Rock art, Glebe, Co. Kerry
Co. Kerry |
Settlement Sites
On a south-west-facing slope of mountain heath above the Carhar River valley in County Kerry, a large sub-oval flagstone sits against a drystone field wall at roughly 155 metres above sea level.
What makes it worth pausing over is a matter of subtlety: two parallel grooves, each around thirteen to fourteen centimetres wide and three centimetres deep, run across its surface in a wavy, undulating pattern, and a single cupmark, just five centimetres in diameter and four millimetres deep, sits quietly at the stone's south-eastern edge. Cupmarks are among the most common motifs in prehistoric rock art, small circular depressions pecked into stone whose purpose remains genuinely uncertain, though they appear across Atlantic Europe from the Neolithic and Bronze Age periods onward. The grooves here are less typical, and where natural fissures and striations already cross the stone's weathered face, the question of where geology ends and human intention begins is not always easy to answer.

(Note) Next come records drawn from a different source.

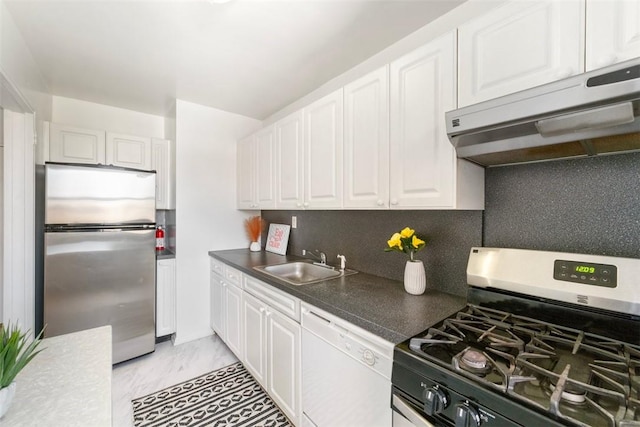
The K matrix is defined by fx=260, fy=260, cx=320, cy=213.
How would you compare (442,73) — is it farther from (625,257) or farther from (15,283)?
(15,283)

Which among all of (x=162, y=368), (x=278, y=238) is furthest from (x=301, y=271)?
(x=162, y=368)

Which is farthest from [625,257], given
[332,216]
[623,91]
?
[332,216]

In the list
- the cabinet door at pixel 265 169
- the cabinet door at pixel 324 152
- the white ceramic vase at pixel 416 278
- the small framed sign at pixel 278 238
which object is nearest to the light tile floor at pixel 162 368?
the small framed sign at pixel 278 238

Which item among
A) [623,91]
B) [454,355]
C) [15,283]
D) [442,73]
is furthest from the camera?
[15,283]

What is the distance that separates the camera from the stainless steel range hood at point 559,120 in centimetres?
74

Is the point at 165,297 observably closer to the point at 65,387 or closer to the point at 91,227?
the point at 91,227

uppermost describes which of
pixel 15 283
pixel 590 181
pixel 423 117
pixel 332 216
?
pixel 423 117

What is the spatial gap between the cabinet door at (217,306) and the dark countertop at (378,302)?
861 millimetres

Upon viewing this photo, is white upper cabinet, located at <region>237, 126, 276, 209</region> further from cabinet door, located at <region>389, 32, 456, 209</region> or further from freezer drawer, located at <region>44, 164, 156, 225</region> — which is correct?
cabinet door, located at <region>389, 32, 456, 209</region>

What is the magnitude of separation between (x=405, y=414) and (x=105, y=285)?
2458mm

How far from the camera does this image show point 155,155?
9.04 ft

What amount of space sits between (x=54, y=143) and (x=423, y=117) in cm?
299

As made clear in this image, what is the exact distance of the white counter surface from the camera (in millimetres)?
660

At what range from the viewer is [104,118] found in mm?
Answer: 2801
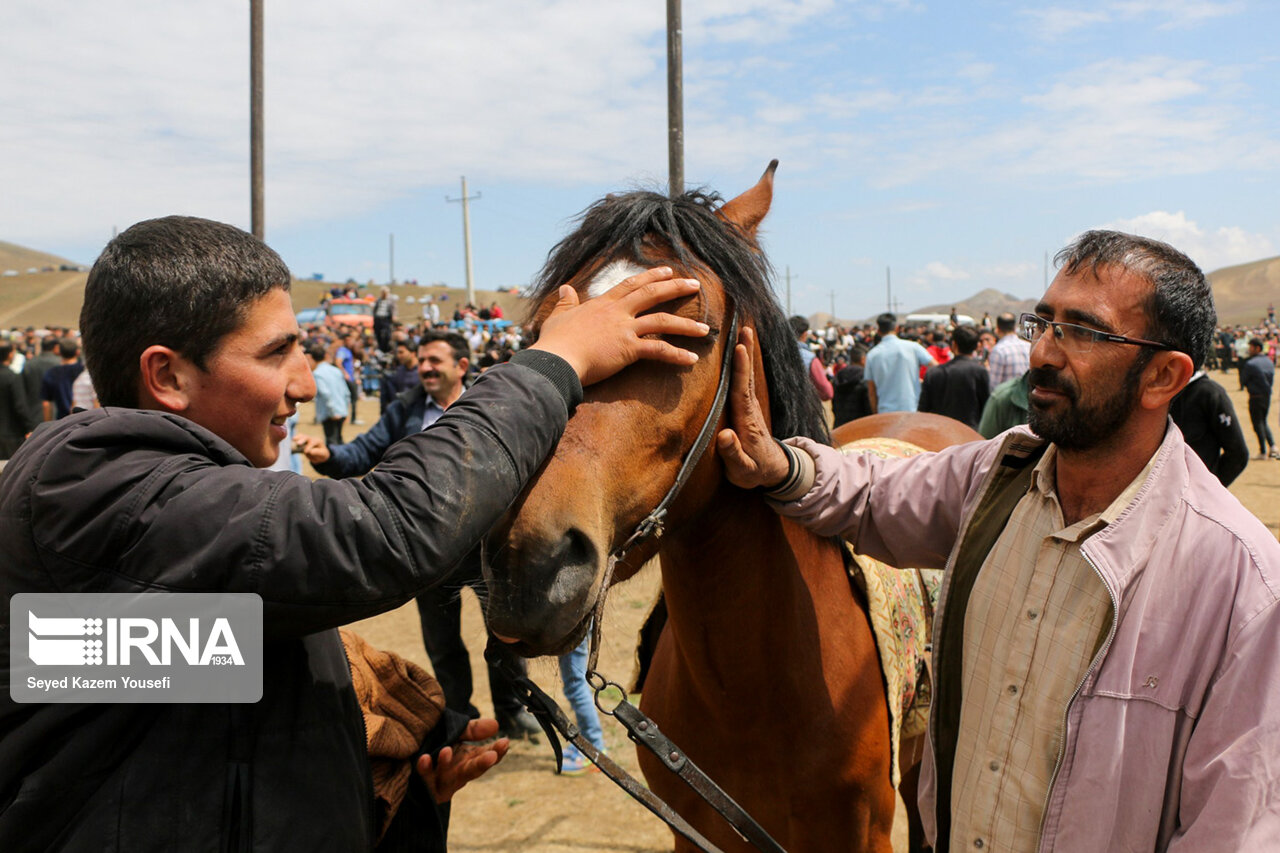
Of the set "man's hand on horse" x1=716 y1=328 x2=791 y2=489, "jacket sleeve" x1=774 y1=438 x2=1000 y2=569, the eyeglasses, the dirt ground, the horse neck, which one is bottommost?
the dirt ground

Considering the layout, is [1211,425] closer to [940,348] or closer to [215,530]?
[215,530]

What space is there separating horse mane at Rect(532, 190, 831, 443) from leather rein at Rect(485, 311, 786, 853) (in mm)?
119

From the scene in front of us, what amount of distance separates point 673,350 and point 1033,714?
936 mm

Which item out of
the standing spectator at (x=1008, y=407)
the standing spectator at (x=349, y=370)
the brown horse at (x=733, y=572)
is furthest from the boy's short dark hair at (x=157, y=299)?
the standing spectator at (x=349, y=370)

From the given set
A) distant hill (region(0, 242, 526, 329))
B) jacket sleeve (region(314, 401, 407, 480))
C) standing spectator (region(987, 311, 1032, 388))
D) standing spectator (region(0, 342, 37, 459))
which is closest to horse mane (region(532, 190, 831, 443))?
jacket sleeve (region(314, 401, 407, 480))

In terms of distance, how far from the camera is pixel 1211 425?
531cm

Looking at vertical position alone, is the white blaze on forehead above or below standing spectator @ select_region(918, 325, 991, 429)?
above

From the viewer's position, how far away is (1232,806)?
1.30 meters

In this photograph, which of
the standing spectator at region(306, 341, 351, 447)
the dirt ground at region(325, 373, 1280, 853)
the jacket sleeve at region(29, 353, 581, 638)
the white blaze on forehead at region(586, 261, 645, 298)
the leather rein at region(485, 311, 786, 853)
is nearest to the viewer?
the jacket sleeve at region(29, 353, 581, 638)

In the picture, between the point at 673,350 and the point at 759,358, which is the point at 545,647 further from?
the point at 759,358

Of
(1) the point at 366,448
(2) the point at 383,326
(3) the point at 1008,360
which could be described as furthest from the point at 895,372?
(2) the point at 383,326

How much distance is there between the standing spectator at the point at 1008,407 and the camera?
6180mm

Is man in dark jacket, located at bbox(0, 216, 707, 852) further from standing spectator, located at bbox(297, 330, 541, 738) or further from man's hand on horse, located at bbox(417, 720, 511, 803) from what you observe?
standing spectator, located at bbox(297, 330, 541, 738)

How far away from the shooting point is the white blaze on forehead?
1.83 meters
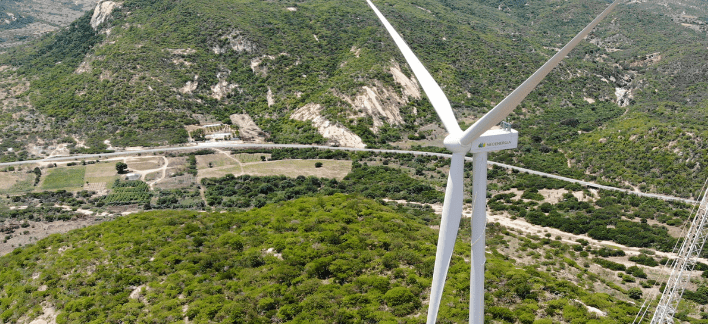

The flagstone itself is substantial, measuring two metres along its north-east to south-west axis and just over 1.8 metres across, with a maximum thickness of around 35 centimetres. It rests on the southern side of a drystone field wall, sitting about a metre above the ground on its south-east side and slightly lower on the south-west, so the decorated surface faces west, catching whatever light comes in from the direction of Cahersiveen and the valley below. The deep weathering across the stone suggests considerable age, and the decorated area, concentrated into a roughly ten-centimetre square, is modest relative to the stone's overall size, which perhaps explains why it might be passed over without a second look by anyone not already searching for it.